» Directions for this task
Reproduce the items below word for word, starting at the line that contains "What depth from" and running through the last line, both ends included.

» Data for the task

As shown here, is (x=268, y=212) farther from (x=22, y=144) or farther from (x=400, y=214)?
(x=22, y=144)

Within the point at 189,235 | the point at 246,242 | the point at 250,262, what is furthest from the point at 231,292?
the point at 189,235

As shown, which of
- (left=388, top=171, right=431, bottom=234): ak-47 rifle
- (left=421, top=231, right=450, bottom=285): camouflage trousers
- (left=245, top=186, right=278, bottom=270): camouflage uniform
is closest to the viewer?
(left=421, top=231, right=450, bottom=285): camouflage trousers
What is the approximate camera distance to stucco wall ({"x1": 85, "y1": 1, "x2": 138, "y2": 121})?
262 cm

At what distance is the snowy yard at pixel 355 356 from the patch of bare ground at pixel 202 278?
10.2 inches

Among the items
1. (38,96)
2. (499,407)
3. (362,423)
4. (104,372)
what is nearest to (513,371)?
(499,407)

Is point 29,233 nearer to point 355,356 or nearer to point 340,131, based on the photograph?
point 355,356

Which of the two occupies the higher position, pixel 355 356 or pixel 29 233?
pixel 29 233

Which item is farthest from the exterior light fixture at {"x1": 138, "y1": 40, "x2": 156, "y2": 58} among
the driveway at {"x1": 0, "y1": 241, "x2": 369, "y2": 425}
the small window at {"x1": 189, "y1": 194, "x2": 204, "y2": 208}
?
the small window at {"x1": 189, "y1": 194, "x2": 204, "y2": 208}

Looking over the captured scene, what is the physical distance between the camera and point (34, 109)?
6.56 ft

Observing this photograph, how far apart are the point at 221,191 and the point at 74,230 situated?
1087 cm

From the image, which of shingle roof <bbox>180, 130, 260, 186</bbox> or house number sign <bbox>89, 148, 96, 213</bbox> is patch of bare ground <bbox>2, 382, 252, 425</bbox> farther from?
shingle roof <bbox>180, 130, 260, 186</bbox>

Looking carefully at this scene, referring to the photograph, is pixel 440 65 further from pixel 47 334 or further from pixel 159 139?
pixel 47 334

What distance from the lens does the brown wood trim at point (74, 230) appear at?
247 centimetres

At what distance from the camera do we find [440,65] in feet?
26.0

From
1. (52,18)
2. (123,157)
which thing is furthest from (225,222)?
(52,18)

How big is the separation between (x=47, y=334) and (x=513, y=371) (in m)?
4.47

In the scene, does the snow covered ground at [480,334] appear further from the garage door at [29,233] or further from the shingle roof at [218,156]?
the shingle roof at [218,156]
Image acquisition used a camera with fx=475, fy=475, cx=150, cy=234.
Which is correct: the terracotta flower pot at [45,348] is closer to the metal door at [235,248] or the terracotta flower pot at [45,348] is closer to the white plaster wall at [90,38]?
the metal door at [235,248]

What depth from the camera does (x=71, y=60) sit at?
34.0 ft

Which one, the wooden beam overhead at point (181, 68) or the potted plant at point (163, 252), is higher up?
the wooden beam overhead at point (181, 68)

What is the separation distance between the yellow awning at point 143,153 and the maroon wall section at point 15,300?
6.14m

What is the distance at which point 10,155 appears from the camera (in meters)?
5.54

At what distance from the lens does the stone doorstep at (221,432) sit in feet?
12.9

» Task solution
What depth from the camera does (x=71, y=60) sit at?
34.0 ft

Which one, the wooden beam overhead at point (181, 68) or the potted plant at point (163, 252), is higher up?
the wooden beam overhead at point (181, 68)

What is the separation distance between the yellow awning at point 143,153 and the maroon wall section at point 15,300?
6.14m

What is the distance at which point 10,155 appears from the camera (in meters)?
5.54

At what distance from the lens does the stone doorstep at (221,432) sit in feet?
12.9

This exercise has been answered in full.